The $sg$ represents the stop-gradient operator, which blocks the propagation of gradients.

Implementation from: https://github.com/Vance0124/Token-level-Direct-Preference-Optimization/blob/2a736ecb285394a8419b461816bce1ba3b093cc9/trainers.py#L46

class BasicTrainer(object):
    ...

    def tdpo_concatenated_forward(self, model: nn.Module, reference_model: nn.Module,
                                  batch: Dict[str, Union[List, torch.LongTensor]]):
        """Run the policy model and the reference model on the given batch of inputs, concatenating the chosen and rejected inputs together.

           We do this to avoid doing two forward passes, because it's faster for FSDP.
        """
        concatenated_batch = concatenated_inputs(batch)
        all_logits = model(concatenated_batch['concatenated_input_ids'],
                           attention_mask=concatenated_batch['concatenated_attention_mask']).logits.to(torch.float32)
        with torch.no_grad():
            reference_all_logits = reference_model(concatenated_batch['concatenated_input_ids'],
                                                   attention_mask=concatenated_batch[
                                                       'concatenated_attention_mask']).logits.to(torch.float32)
        all_logps_margin, all_position_kl, all_logps = _tdpo_get_batch_logps(all_logits, reference_all_logits, concatenated_batch['concatenated_labels'], average_log_prob=False)

        chosen_logps_margin = all_logps_margin[:batch['chosen_input_ids'].shape[0]]
        rejected_logps_margin = all_logps_margin[batch['chosen_input_ids'].shape[0]:]
        chosen_position_kl = all_position_kl[:batch['chosen_input_ids'].shape[0]]
        rejected_position_kl = all_position_kl[batch['chosen_input_ids'].shape[0]:]

        chosen_logps = all_logps[:batch['chosen_input_ids'].shape[0]].detach()
        rejected_logps = all_logps[batch['chosen_input_ids'].shape[0]:].detach()

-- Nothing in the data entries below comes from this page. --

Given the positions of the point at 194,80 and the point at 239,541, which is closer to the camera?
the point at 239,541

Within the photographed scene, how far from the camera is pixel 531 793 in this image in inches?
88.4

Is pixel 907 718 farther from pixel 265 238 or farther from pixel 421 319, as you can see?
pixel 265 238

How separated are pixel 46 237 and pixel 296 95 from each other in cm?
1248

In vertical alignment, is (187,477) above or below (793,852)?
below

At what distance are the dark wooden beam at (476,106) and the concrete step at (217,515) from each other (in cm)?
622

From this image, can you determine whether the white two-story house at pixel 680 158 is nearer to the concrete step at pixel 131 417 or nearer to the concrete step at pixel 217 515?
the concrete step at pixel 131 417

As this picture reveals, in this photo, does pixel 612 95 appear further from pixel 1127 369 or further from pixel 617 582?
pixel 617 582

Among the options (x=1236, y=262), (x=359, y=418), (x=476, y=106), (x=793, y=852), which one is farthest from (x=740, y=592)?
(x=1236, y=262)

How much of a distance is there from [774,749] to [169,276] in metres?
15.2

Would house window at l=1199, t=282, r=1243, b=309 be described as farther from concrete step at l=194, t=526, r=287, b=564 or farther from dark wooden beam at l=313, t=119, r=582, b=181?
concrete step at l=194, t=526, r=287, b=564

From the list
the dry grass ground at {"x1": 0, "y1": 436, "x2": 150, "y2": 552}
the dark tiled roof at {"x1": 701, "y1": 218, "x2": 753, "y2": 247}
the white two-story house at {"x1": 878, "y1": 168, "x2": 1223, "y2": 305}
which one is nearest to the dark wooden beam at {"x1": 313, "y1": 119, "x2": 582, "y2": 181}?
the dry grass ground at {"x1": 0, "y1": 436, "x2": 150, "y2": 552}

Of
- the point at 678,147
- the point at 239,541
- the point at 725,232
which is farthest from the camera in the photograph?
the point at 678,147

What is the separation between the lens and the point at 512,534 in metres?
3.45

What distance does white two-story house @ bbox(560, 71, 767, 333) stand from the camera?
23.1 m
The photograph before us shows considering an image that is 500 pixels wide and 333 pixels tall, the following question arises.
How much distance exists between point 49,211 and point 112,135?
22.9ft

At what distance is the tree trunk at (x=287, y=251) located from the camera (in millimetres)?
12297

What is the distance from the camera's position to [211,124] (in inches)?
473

        return chosen_logps_margin, rejected_logps_margin, chosen_position_kl, rejected_position_kl, \
            chosen_logps, rejected_logps


def tdpo_loss(chosen_logps_margin: torch.FloatTensor,
              rejected_logps_margin: torch.FloatTensor,
              chosen_position_kl: torch.FloatTensor,
              rejected_position_kl: torch.FloatTensor,
              beta: float, alpha: float = 0.5, if_tdpo2: bool = True) -> Tuple[torch.FloatTensor, torch.FloatTensor, torch.FloatTensor]:
    """Compute the TDPO loss for a batch of policy and reference model log probabilities.

    Args:
        chosen_logps_margin: The difference of log probabilities between the policy model and the reference model for the chosen responses. Shape: (batch_size,)
        rejected_logps_margin: The difference of log probabilities between the policy model and the reference model for the rejected responses. Shape: (batch_size,)
        chosen_position_kl: The difference of sequential kl divergence between the policy model and the reference model for the chosen responses. Shape: (batch_size,)
        rejected_position_kl: The difference of sequential kl divergence between the policy model and the reference model for the rejected responses. Shape: (batch_size,)
        beta: Temperature parameter for the TDPO loss, typically something in the range of 0.1 to 0.5. We ignore the reference model as beta -> 0.
        alpha: Temperature parameter for the TDPO loss, used to adjust the impact of sequential kl divergence.
        if_tdpo2: Determine whether to use method TDPO2, default is True; if False, then use method TDPO1.

    Returns:
        A tuple of two tensors: (losses, rewards).
        The losses tensor contains the TDPO loss for each example in the batch.
        The rewards tensors contain the rewards for response pair.
    """

    chosen_values = chosen_logps_margin + chosen_position_kl
    rejected_values = rejected_logps_margin + rejected_position_kl

    chosen_rejected_logps_margin = chosen_logps_margin - rejected_logps_margin


    if not if_tdpo2:
        logits = chosen_rejected_logps_margin - (rejected_position_kl - chosen_position_kl)  # tdpo1
    else:
        logits = chosen_rejected_logps_margin - alpha * (rejected_position_kl - chosen_position_kl.detach())  # tdpo2
    losses = -F.logsigmoid(beta * logits)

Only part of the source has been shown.